I am no novice certainly as I have home educated my four children through high school and have read aloud countless books, both fiction and non-fiction, to them with great enjoyment. My particular preference for myself is reading non-fiction. I do have a question for you, though. I am currently in a mom’s reading group/club called the “Well Read Mom”. In this club an annual theme is selected that references women and a series of books are selected for the year that we read and discuss each month. Many of the themes can be quite heavy (e.g. “Crime and Punishment”). I enjoy most of the women in the group, but it is obvious that some of them are more scholarly than others. I would put myself somewhere in the middle.

I was just wondering what you think of such clubs particularly in light of the principles that Adler addresses. Again, sometimes I think I am not reading correctly or well enough which can discourage one from reading at all.

I would appreciate your insights as you are always so practical. Thank you for persevering with your blog. I truly enjoy your posts and miss them when you take a short break. I look forward to your response when time is available to you.

Laura writes:

Thank you very much for writing and for your encouragement.

I suggest you read Adler’s book again if you can — or at least some of it. I’m sure you can get it through a library. It would be a great book for a book club!!

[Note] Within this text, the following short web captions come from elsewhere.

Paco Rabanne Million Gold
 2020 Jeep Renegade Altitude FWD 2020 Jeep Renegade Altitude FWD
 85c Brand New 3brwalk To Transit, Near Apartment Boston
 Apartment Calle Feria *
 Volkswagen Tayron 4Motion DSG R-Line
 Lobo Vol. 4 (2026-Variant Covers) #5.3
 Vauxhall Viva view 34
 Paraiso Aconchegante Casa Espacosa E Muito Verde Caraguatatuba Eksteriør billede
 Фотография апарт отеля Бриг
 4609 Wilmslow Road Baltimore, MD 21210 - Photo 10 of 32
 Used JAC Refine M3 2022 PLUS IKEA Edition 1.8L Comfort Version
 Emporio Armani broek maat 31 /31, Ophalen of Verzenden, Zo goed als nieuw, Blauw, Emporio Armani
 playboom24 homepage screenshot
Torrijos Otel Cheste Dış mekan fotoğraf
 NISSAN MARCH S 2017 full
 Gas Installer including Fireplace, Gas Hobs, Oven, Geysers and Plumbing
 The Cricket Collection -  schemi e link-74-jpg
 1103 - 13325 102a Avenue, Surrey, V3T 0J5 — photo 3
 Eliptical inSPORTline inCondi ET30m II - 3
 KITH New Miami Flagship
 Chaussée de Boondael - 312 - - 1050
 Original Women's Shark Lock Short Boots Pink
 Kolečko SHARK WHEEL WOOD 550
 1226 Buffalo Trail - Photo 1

As far as your apprehension about not reading correctly, you may be burdening yourself with unrealistic expectations.  Also, reading some books requires patience and getting through those moments of tedium may make you feel as if you are not doing things correctly. But if you consistently feel bored and burdened, something is not right.

A book may be very good but not right for us at a particular time. What matters most is whether our reading is inspiring us to reflect and think or to travel to different times and places. Sometimes all we need is one or two pages. Reading is a search for truth — and there are different kinds of truth, some on an intuitive level, such as the mysteries of personality. Novels help us know people we couldn’t know otherwise and understand the amazing diversity of personalities and the complexity of human motives. If taken in the right spirit, they should greatly expand our sympathies and make us less ideological.

As far as book clubs, I have a problem with the feminist orientation of many of them. Anything focused on women is just out for me. Also, I worry that they may get bogged down in subjective impressions, so I’ve never joined them. Sometimes I wonder whether women’s book clubs aren’t based on a feminist inferiority complex in women. In other words, it’s not okay to just get together and chat; you have to be doing something important. But I know many people get great pleasure from them and I am not condemning book clubs in general. It might be best to approach the club you are in with the idea that this is primarily a social activity. You enjoy the other women and want to cultivate friendship. So treat the subject matter of the books lightly. Don’t expect to advance much in your reading or use it for that purpose. It’s just for conversation. If other women are saying dazzlingly brilliant things, so be it. Just show interest and don’t expect to compete. I’m sure they like having a sympathetic listener.